I'm thinking I'll run ONE Star Wars game. Honestly, I'd prefer to run the Imperial game, but eh, I can do any of them. Vile character get a lot of attention but play as the Empire? Noooooo! 

Though I guess its possible to run two concurrent games, one Rebel and one Imperial and have them play off each other now and then. Not sure I want to do THAT much work...it would depend on how interested people are.

As for new account, etc etc. I don't really like that much. Nothing wrong with pictures and such(heck, I've done some sketches for the Knights of the Old Republic Game I'm running, though they haven't gotten to the point of seeing many yet).
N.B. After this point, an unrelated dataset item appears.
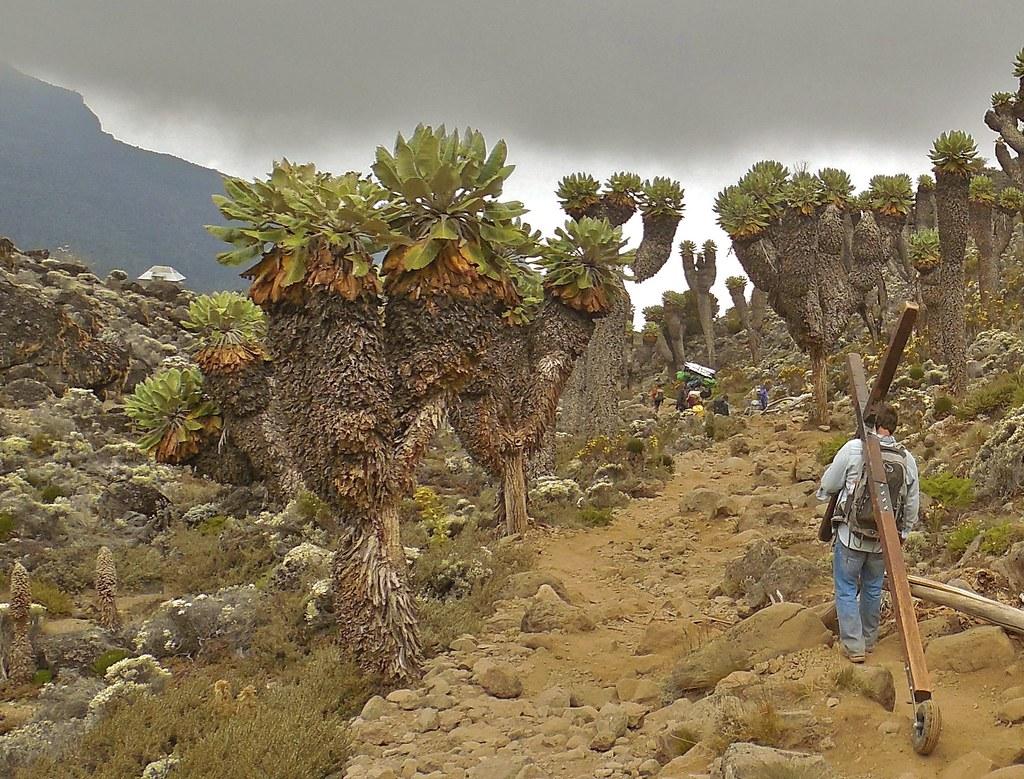 Tanzania (Kilimanjaro) Image25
Looks like Stargate and Invasion! may be waiting and brewing in my mind for a little longer, though...


----------



## Isida Kep'Tukari (Oct 26, 2004)

Can't wait!


----------



## Brother Shatterstone (Oct 26, 2004)

Thanee said:
			
		

> I was actually pondering to vote for Bounty Hunters, but I prefer to be on the good side.




Well to be honest my vote was for anything Star Wars...  You just don't see enough games for it. 

I do prefer the idea of the Bounty Hunter game...  Basically it lends itself well to a small party and a few interesting character ideas I have.


----------



## Ankh-Morpork Guard (Oct 26, 2004)

Alright, there is now a thread for RttToEE. The eight of you that voted for it have priority, so get over there!

http://www.enworld.org/forums/showthread.php?p=1822116#post1822116


----------



## Turanil (Oct 26, 2004)

Brother Shatterstone said:
			
		

> Well to be honest my vote was for anything Star Wars...  You just don't see enough games for it.
> 
> I do prefer the idea of the Bounty Hunter game...  Basically it lends itself well to a small party and a few interesting character ideas I have.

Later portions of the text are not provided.